NLTK: set proxy server
Asked Answered
R

9

18

I'm trying to learn NLTK - Natural Language Toolkit written in Python and I want install a sample data set to run some examples.

My web connection uses a proxy server, and I'm trying to specify the proxy address as follows:

>>> nltk.set_proxy('http://proxy.example.com:3128' ('USERNAME', 'PASSWORD'))
>>> nltk.download()

But I get an error:

Traceback (most recent call last):
  File "<stdin>", line 1, in <module>
TypeError: 'str' object is not callable

I decided to set up a ProxyBasicAuthHandler before calling nltk.download():

import urllib2

auth_handler = urllib2.ProxyBasicAuthHandler(urllib2.HTTPPasswordMgrWithDefaultRealm())
auth_handler.add_password(realm=None, uri='http://proxy.example.com:3128/', user='USERNAME', passwd='PASSWORD')
opener = urllib2.build_opener(auth_handler)
urllib2.install_opener(opener)

import nltk
nltk.download()

But now I get HTTP Error 407 - Proxy Autentification Required.

The documentation says that if the proxy is set to None then this function will attempt to detect the system proxy.
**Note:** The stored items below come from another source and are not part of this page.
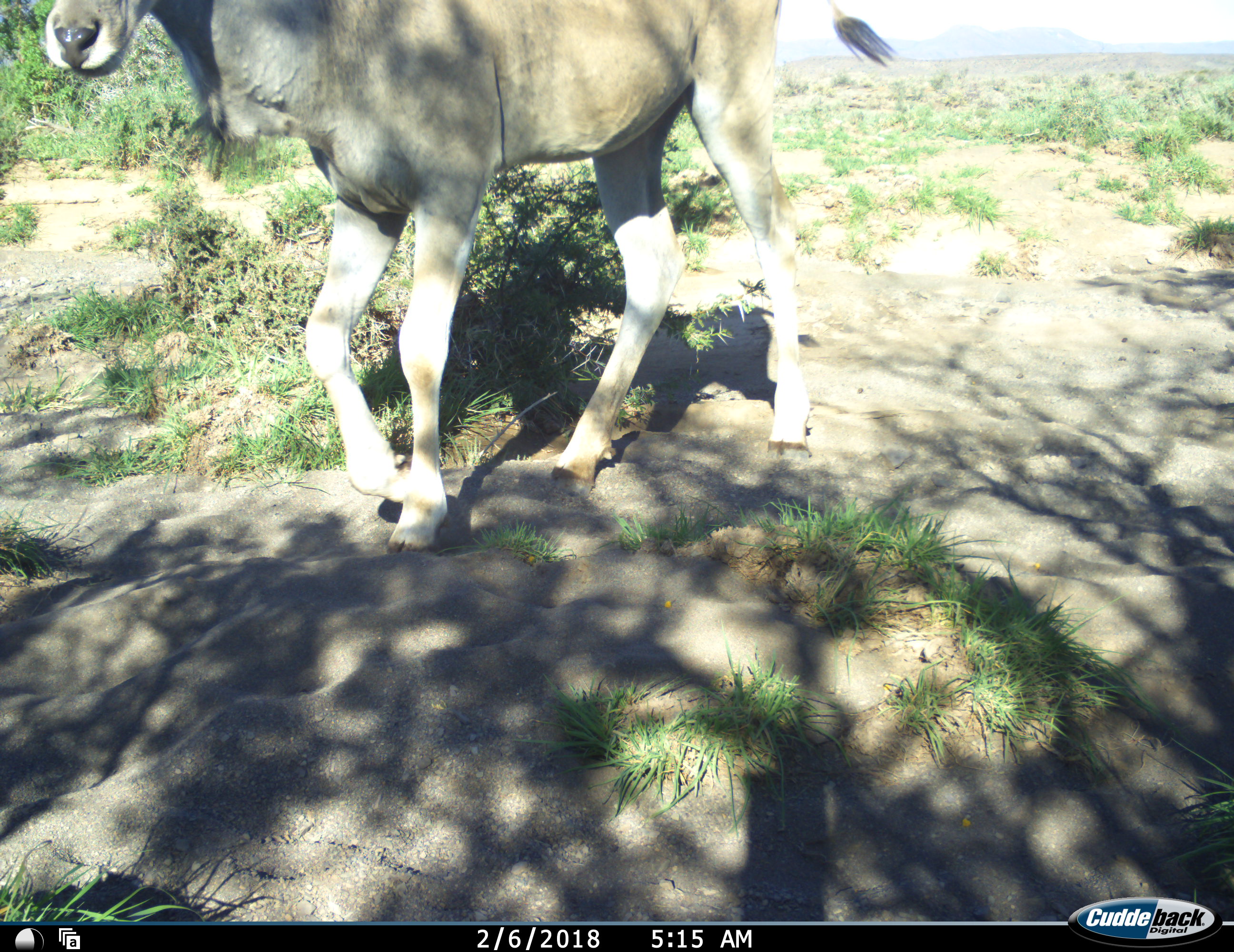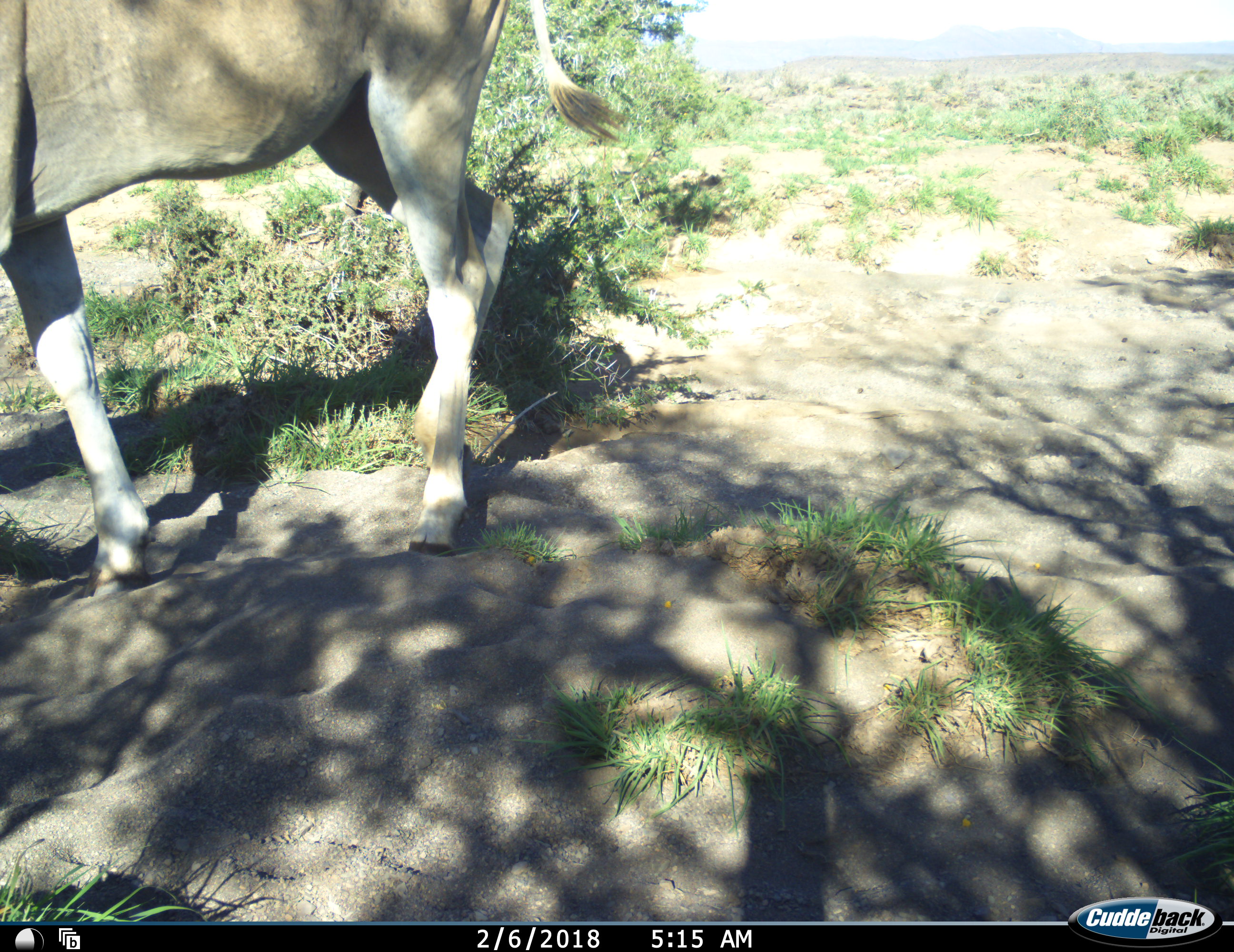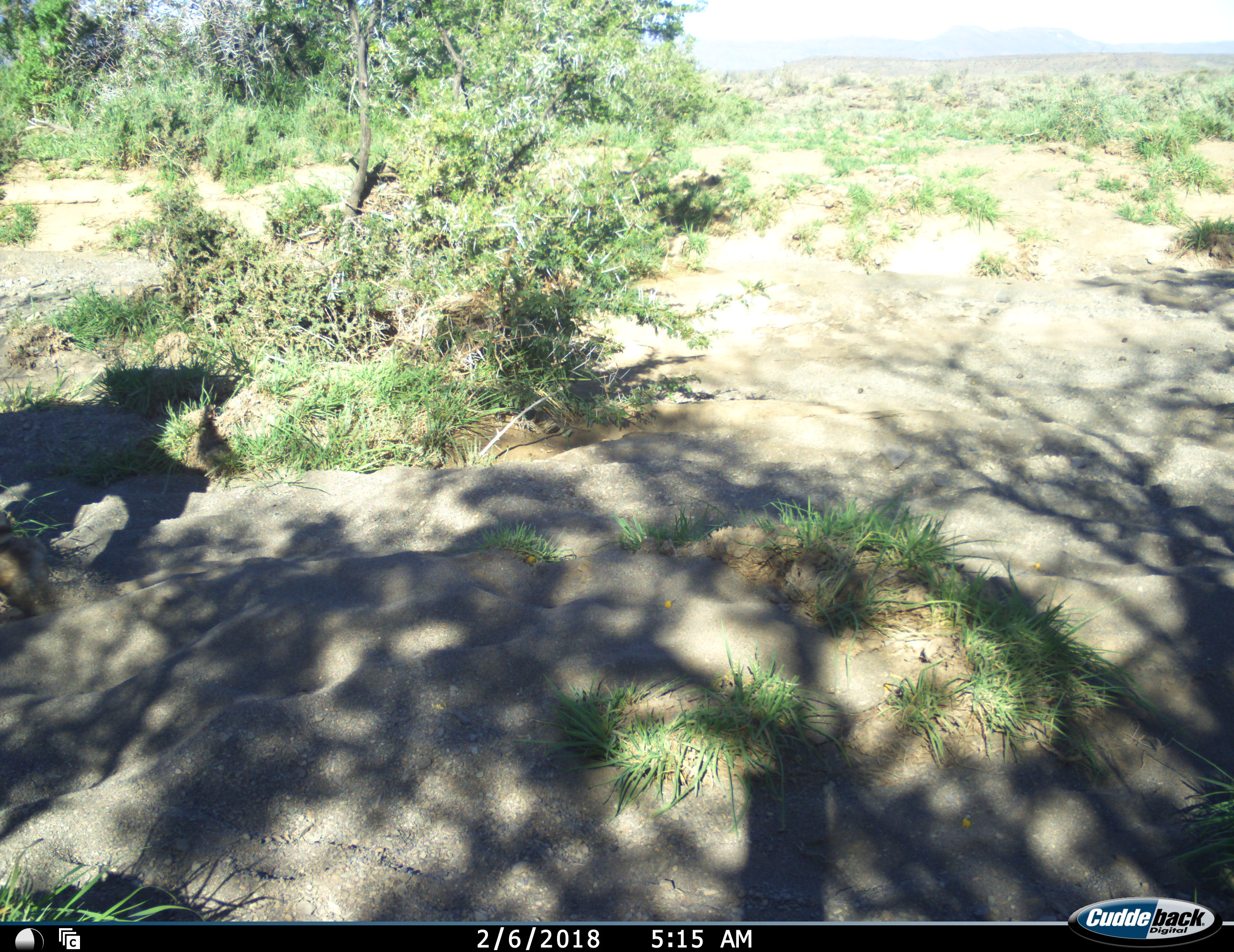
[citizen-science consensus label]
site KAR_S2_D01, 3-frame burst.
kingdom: Animalia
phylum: Chordata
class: Mammalia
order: Artiodactyla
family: Bovidae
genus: Tragelaphus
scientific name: Tragelaphus oryx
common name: eland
Eland (Tragelaphus oryx), count 1. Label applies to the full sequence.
But it isn't working.

How can I install a sample data set for NLTK?

Radioisotope answered 17/12, 2012 at 5:12 Comment(1)
ref #41349121 set ssl to false if it give errorLetterpress
C
24

There is an error with the website where you got those lines of code for your first attempt (I have seen that same error)

The line in error is

nltk.set_proxy('http://proxy.example.com:3128' ('USERNAME', 'PASSWORD'))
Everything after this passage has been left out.